MCP: The Standard Becoming the USB of AI
Someone sets up a new AI assistant, connects it to their calendar, their file system, and a project database, and within a few minutes it is scheduling meetings, pulling up the right document, and answering questions about records that live nowhere near the model itself. No engineer was hired to wire any of that together. Compare that to how this usually went even a year or two earlier: a team wanting a chatbot to read from a company database would write bespoke code just for that one model talking to that one database, then repeat the entire exercise from scratch for the next tool, and again for the next model. Every pairing was its own project. The difference between those two experiences is a quiet piece of plumbing called MCP, the Model Context Protocol, and it is turning into one of those unglamorous standards that ends up mattering more than almost anything built on top of it.

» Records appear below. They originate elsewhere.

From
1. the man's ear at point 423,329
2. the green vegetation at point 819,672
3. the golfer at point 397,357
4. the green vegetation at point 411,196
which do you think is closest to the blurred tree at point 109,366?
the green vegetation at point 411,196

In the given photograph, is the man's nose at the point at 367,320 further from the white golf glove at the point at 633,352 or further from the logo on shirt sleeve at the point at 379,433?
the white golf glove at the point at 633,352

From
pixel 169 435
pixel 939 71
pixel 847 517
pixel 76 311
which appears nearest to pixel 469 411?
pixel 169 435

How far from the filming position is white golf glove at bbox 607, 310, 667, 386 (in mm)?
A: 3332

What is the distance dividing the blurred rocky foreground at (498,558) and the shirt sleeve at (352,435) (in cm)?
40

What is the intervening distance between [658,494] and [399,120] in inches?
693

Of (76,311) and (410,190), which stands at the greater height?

The mechanism: one plug, many devices
Before MCP, connecting a model to an external tool or data source meant custom work for that exact combination. A model that could check a calendar in one application had no idea how to do it in another, because the integration had been hand-built for that specific pairing and did not transfer. Multiply that across every tool a company wanted to connect and every model it might want to use, and the number of one-off integrations needed grows fast, each one requiring its own code, its own maintenance, its own way of breaking when either side changed.
This is close to the situation computer peripherals were in before USB existed. A printer needed its own port, its own cable, and often its own driver, engineered for that one printer and that one computer. A scanner needed a different port and a different driver. A mouse needed yet another. None of it was interchangeable, and connecting a new device to a new machine was never guaranteed to just work. USB replaced all of that with one shared physical and logical standard: any compliant device could plug into any compliant computer, because both sides agreed in advance on the same interface. MCP is doing the same job for AI applications. It defines a common way for a model-based application to ask a tool what it can do and how to use it, so a calendar, a file system, or a search engine that speaks MCP works with any model-based application that also speaks MCP, and a new model swapped in on one side does not require rebuilding the connection on the other.
Why the plumbing question outranks the model question
It is easy to focus on which model writes better code or answers more accurately, because that comparison is visible and gets published in benchmark tables. But a model that cannot reach a calendar, a codebase, or a customer record is limited to whatever information happened to be in its training data or whatever a person manually pastes into the conversation. The practical usefulness of an AI application often depends less on the model’s raw ability and more on how many tools and data sources it can reliably reach without someone building a custom bridge for each one. A shared protocol turns that from an engineering bottleneck into a solved problem, the same way USB turned “will this device work with this computer” from a real question into an assumption nobody bothers to check anymore.
What the standard fight is really about
For more on the mechanism that lets a model request a tool call in the first place, one level down from the protocol itself, see Function Calling: How a Model Actually Uses a Tool. A later piece in this series looks at AI agents, which string these tool calls together into longer multi-step action. But the deeper pattern worth sitting with is this: the race to build the single best underlying model has settled into a crowded field of capable options from multiple vendors, with the gaps between them narrowing every few months. The more consequential contest now is over which connection protocol becomes the one everyone builds against, because whoever’s standard wins inherits outsized influence over the entire ecosystem of tools, applications, and habits that gets built on top of it. Plug formats have always outlasted and outweighed any single device that happened to use them, and the same is shaping up to be true here.